Home > Software engineering >  Archiving an old PHP website: will any webhost let me totally disable query string support?
Archiving an old PHP website: will any webhost let me totally disable query string support?

Time:01-07

I want to archive an old website which was built with PHP. Its URLs are full of .phps and query strings.

I don't want anything to actually change from the perspective of the visitor -- the URLs should remain the same. The only actual difference is that it will no longer be interactive or dynamic.

I ran wget --recursive to spider the site and grab all the static content. So now I have thousands of files such as page.php?param1=a&param2=b. I want to serve them up as they were before, so that means they'll mostly have Content-Type: text/html, and the webserver needs to treat ? and & in the URL as literal ? and & in the files it looks up on disk -- in other words it needs to not support query strings.

And ideally I'd like to host it for free.

  • My first thought was Netlify, but deployment on Netlify fails if any files have ? in their filename. I'm also concerned that I may not be able to tell it that most of these files are to be served as text/html (and one as application/rss xml) even though there's no clue about that in their filenames.
  • I then considered https://surge.sh/, but hit exactly the same problems.
  • I then tried AWS S3. It's not free but it's pretty close. I got further here: I was able to attach metadata to the files I was uploading so each would have the correct content type, and it doesn't mind the files having ? and & in their filenames. However, its webserver interprets ?... as a query string, and it looks up and serves the file without that suffix. I can't find any way to disable query strings.
  1. Did I miss anything -- is there a way to make any of the above hosts act the way I want them to?
  2. Is there another host which will fit the bill?

If all else fails, I'll find a way to transform all the filenames and all the links between the files. I found how to get wget to transform ? to @, which may be good enough. It would be a shame to go this route, however, since then the URLs are all changing.

CodePudding user response:

I found a solution with Netlify.

  1. I added the wget options --adjust-extension and --restrict-file-names=windows.

    The --adjust-extension part adds .html at the end of filenames which were served as HTML but didn't already have that extension, so now we have for example index.php.html.
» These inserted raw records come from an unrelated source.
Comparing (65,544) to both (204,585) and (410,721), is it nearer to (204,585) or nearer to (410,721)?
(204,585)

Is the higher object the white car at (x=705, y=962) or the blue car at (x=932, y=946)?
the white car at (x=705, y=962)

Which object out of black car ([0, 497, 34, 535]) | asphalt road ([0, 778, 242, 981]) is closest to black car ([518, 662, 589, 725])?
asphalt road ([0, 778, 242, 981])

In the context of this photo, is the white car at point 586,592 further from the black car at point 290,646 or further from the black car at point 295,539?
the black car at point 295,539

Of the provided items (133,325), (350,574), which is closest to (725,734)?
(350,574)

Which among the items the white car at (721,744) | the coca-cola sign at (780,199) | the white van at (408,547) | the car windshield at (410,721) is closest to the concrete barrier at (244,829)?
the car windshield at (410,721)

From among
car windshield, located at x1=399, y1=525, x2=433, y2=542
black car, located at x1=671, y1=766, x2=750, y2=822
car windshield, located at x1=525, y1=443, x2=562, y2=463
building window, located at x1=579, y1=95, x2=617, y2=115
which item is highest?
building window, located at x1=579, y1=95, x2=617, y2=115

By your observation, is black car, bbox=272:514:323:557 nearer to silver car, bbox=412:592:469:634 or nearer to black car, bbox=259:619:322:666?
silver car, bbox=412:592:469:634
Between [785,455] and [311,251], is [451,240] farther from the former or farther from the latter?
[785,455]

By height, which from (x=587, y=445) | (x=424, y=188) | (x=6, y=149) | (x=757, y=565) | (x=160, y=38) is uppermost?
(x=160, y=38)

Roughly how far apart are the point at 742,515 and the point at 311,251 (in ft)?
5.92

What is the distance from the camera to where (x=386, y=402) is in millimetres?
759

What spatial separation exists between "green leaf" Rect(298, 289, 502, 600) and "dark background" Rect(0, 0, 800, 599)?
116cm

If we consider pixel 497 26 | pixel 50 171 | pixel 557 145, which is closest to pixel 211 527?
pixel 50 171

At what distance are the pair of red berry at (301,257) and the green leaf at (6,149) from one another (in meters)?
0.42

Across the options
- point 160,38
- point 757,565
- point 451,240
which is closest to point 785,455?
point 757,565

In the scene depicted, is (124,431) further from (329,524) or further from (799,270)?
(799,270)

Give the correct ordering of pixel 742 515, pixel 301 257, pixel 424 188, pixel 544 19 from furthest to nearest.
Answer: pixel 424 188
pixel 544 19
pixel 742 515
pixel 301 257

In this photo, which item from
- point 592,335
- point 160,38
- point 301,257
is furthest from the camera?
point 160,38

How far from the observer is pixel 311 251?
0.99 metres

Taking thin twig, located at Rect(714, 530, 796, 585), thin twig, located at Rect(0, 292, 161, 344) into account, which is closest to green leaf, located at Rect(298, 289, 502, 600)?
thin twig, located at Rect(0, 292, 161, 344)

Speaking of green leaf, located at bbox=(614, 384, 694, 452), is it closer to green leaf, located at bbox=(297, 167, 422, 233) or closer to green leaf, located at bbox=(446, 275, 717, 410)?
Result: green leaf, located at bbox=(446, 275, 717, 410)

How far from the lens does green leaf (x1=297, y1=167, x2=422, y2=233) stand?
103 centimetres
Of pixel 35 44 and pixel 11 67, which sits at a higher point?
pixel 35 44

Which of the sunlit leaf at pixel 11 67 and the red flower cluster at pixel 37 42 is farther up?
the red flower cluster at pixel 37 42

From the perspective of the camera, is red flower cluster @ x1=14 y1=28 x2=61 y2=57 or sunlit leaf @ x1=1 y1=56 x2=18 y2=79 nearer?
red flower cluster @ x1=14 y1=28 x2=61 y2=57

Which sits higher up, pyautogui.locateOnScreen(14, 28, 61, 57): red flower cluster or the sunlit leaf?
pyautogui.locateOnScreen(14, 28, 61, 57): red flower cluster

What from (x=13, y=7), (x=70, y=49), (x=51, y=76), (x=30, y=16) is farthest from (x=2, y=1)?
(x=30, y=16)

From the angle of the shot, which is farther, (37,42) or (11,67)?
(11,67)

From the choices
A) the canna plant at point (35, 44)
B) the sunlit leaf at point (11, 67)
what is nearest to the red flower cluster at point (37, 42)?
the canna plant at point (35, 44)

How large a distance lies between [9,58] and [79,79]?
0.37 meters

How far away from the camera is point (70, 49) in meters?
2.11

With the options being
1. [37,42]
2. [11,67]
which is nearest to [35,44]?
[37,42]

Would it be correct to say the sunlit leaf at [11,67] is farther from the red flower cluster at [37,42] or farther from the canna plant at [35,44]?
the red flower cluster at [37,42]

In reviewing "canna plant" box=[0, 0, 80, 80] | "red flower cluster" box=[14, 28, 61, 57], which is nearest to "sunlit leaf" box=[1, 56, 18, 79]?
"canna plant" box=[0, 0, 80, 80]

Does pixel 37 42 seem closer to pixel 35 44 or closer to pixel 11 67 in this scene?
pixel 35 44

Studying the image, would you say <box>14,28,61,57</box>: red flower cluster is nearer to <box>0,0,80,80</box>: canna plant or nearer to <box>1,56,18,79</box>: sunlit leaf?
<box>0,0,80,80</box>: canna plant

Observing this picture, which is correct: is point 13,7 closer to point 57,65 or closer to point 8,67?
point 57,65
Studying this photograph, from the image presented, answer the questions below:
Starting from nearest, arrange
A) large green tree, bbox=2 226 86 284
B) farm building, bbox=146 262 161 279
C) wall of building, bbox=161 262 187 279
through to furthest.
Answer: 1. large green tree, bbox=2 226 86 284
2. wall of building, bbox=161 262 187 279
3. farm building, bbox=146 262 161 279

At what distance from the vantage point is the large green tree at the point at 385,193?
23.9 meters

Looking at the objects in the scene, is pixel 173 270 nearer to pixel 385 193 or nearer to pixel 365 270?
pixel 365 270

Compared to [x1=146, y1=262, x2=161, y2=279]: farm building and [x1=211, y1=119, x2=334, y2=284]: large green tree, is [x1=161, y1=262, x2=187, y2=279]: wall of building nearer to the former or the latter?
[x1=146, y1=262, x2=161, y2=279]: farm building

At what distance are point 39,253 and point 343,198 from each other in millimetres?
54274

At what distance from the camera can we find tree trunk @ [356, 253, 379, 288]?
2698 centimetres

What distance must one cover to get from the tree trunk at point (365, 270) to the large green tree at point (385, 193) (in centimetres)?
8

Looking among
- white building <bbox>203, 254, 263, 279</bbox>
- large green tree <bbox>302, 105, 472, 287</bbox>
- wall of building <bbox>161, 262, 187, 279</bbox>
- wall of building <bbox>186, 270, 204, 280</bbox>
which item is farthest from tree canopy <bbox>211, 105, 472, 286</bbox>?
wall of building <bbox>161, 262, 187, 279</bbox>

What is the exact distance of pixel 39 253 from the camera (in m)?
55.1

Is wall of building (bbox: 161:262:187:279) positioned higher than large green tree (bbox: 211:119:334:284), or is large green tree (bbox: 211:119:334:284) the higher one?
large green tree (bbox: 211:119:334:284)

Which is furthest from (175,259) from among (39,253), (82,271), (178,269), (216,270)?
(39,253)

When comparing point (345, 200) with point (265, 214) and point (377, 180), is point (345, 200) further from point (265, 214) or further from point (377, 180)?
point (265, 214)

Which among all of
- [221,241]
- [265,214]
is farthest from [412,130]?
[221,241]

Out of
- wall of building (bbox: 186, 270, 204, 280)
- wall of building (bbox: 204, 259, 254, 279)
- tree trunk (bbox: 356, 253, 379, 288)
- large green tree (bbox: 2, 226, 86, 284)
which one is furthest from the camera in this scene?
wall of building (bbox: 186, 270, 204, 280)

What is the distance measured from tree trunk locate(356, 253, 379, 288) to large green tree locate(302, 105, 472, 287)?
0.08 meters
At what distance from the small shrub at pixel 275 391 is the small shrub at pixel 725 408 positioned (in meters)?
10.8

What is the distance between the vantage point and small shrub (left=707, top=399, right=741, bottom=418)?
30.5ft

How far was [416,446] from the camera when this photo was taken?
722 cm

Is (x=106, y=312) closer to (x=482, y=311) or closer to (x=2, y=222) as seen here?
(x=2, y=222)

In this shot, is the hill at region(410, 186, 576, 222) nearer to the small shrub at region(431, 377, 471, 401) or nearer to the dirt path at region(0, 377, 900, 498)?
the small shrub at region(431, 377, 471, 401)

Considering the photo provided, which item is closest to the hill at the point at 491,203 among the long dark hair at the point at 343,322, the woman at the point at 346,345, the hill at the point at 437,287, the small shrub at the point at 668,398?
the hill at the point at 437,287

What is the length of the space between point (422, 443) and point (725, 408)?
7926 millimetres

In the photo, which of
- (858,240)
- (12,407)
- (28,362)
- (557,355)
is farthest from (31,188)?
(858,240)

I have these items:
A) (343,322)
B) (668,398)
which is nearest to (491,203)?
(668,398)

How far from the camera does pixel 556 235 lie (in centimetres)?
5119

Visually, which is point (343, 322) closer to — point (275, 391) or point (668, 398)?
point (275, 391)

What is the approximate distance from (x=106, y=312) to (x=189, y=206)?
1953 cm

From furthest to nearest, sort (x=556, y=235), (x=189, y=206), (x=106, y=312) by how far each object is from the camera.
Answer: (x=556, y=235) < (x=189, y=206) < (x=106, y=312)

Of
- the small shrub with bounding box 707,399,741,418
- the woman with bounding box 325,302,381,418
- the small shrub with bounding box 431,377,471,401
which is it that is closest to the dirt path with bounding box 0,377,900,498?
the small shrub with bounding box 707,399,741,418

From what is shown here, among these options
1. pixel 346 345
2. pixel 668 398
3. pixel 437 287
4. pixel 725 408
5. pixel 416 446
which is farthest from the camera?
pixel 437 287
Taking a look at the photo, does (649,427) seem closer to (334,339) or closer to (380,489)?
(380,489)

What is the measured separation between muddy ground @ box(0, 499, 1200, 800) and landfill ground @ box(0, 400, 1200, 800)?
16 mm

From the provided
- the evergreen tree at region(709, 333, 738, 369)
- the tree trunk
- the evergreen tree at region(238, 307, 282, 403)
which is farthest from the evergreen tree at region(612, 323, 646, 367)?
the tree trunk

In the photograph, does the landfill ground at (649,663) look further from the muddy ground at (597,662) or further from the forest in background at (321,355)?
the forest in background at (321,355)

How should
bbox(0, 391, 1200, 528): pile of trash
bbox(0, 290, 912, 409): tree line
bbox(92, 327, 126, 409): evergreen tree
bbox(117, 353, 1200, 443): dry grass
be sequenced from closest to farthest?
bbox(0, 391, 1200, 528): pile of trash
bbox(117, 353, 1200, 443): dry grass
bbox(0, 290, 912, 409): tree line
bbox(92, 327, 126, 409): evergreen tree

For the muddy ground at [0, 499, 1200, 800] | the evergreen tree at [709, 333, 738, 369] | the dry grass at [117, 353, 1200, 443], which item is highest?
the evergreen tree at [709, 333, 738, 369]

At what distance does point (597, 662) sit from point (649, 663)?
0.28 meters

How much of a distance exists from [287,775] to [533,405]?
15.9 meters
This was the simplest way to get Netlify to serve these files as HTML. It may be possible to skip this and manually specify the content types of these files.

    The --restrict-file-names=windows alters filenames in a few ways, the most important of which is that it replaces ? with @. This is needed since Netlify doesn't let us deploy files with ? in the name. It's a bit of a hack; this is not really what this option is meant for.

    This gives static files with names like myfile.php@param1=value1&param2=value2.html and myfile.php.html.

  2. I did some cleanup. For example, I needed to adjust a few link and resource paths to be absolute rather than relative due to how Netlify manages presence or lack of trailing slashes.

  3. I wrote a _redirects file to define URL rewriting rules. As the Netlify redirect options documentation shows, we can test for specific query parameters and capture their values. We can use those values in the destinations, and we can specify a 200 code, which makes Netlify handle it as a rewrite rather than a redirection (i.e. the visitor still sees the original URL). An exclamation mark is needed after the 200 code if a "query-string-less" version (such as mypage.php.html) exists, to tell Netlify we are intentionally shadowing.

    /mypage.php param1=:param1 param2=:param2 /mypage.php@param1=:param1&param2=:param2.html 200!
    /mypage.php param1=:param1 /mypage.php@param1=:param1.html 200!
    /mypage.php param2=:param2 /mypage.php@param2=:param2.html 200!
    

    If not all query parameter combinations are actually used in the dumped files, not all of the redirect lines need to be included of course.

    There's no need for a final /mypage.php /mypage.php.html 200 line, since Netlify automatically looks for a file with a .html extension added to the requested URL and serves it if found.

  4. I wrote a _headers file to set the content type of my RSS file:

    /rss.php
      Content-Type: application/rss xml
    

I hope this helps somebody.

  • Related